Dear Miriam,

I enjoy reading your column in Irish Country Living every week. But there is something that seems to be rarely mentioned. That is the way that men get abused within a marriage. I am one of those men.

I have been physically and mentally abused by my wife and children. When I would go to the fridge for food, it would be hidden somewhere else. The radiator in my bedroom would be turned off no matter how many times I would turn it on. I was accused of having affairs and my wife and children would gossip about me to the neighbours.

I had to get the guards out one night as my son assaulted me. My wife brought me to court several times accusing me of things I never did. Miriam, the list goes on and on.

After all that, my wife brought me back to court and separated from me. I was ordered out of my home that I provided for my wife and family.

So Miriam, I think it’s a long time overdue that there was a little consideration for the men of this country and to highlight the abuse that is being put on them by some women. I thank God every day for my health, to be able to do my work and to enjoy the good things in life.

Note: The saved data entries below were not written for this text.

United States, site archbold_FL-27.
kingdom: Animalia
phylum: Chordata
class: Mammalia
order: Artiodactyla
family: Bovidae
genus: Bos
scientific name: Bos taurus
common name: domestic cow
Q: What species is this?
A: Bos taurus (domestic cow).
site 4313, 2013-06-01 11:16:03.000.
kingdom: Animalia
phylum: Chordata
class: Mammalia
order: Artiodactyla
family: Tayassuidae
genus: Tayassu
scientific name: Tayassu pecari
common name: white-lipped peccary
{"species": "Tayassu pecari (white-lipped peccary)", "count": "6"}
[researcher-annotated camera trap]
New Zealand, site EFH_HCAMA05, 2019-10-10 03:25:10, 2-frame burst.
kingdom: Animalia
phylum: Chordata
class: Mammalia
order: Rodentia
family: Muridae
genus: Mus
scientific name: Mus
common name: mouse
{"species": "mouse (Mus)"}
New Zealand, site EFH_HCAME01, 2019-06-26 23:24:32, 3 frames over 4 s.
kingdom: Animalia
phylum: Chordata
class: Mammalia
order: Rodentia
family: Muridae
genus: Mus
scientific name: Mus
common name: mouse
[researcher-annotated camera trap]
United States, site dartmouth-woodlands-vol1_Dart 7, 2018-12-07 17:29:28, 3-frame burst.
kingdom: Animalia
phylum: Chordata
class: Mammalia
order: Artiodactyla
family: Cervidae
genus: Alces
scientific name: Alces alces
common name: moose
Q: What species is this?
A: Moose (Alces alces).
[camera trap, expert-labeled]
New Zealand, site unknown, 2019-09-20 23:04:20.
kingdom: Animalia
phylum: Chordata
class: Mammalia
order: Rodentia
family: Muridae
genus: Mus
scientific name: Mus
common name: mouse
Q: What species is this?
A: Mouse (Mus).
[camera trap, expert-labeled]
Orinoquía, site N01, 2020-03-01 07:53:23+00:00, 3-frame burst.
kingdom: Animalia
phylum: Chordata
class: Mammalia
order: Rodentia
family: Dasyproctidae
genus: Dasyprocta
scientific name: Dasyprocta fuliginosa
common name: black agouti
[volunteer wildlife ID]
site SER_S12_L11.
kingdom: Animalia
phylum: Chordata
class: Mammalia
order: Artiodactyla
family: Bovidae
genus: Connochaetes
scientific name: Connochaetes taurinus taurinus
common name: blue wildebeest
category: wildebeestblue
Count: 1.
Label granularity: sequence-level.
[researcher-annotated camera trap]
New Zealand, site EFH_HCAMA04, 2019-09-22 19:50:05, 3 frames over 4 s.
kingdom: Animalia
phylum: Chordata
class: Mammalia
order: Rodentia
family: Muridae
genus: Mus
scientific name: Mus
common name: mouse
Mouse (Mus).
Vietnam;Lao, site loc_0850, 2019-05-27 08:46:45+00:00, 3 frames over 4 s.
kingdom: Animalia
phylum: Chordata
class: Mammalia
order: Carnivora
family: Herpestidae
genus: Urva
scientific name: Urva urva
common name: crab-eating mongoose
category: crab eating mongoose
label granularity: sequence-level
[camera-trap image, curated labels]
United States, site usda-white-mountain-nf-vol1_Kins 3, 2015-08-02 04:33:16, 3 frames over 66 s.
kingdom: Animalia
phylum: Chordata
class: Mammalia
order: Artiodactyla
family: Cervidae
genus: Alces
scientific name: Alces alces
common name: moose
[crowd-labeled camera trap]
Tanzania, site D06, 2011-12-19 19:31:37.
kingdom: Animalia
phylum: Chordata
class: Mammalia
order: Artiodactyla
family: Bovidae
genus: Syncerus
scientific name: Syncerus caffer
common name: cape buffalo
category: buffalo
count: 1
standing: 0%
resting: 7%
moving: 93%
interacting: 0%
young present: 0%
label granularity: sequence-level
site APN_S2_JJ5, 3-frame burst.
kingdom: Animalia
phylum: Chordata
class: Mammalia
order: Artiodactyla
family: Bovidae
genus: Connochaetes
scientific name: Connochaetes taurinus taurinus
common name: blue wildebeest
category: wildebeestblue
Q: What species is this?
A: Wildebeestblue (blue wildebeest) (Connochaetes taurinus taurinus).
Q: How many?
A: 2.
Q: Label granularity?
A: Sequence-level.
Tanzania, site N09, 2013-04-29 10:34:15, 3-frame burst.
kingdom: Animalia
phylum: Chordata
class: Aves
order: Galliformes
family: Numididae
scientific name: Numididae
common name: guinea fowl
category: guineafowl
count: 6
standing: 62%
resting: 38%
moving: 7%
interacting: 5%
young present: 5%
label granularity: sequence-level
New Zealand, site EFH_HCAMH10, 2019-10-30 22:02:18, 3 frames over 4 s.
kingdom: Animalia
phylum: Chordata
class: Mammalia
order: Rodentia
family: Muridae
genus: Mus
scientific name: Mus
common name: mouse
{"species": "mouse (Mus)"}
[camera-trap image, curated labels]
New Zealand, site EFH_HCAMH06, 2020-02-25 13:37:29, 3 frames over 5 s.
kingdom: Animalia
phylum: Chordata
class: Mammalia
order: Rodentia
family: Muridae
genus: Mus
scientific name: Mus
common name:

I hope that you will print my letter in Irish Country Living.

Thanking you,

Abused Farmer

Dear Abused Farmer,

Thank you very much for your letter and for your kind comments regarding the column. I think that you are correct when you say that domestic abuse against men is rarely spoken about, though I have always printed every letter I’ve received on the matter and will continue to do so as I think it’s important to highlight the issue.

However, I imagine that many more men are suffering behind closed doors, but will never speak out or even write an anonymous letter, perhaps because they feel that they will not be believed or that there is some stigma in being a “victim” of domestic abuse as a man. That has to change. Physical, psychological and emotional domestic abuse is unacceptable, no matter whether the perpetrator is male or female.

The kind of abuse that you describe – the mind games, the lies, the gossiping, as well as the physical abuse at the hands of your own son – must have made life very difficult for you and left you feeling extremely isolated and with nobody to turn to. Perhaps you were not aware at the time, but there is actually a group called AMEN that provides support to male victims of domestic abuse, including a confidential helpline, counselling, group support meetings, legal advice and court accompaniment. Even though you are not currently living in the midst of the abuse, I think it would still be beneficial for you to get in touch with AMEN so that you could talk about your experience with people who understand exactly the trauma you have been through and get some professional support in dealing with the impact of that abuse on your self-esteem. You can contact AMEN on 046-9023-718 or visit www.amen.ie for further information.

In one sense, you have come out the other side, though unfortunately it seems to have been on your wife’s terms rather than your own with respect to the family home etc.

All that said, I’m sure that you would not swap your new life for the old for anything. As you say, you have your health, you can go about your daily work as you please and you can enjoy the little pleasures that make life worth living, rather than dreading the next cutting remark or cruel bullying tactic. Your experience shows that it is possible to live a peaceful life after walking away from an abusive relationship, and that will hopefully inspire other people in similar situations to assess what really matters to them and what they want in life.

I wish you the very best of luck in the future and the happiness you deserve.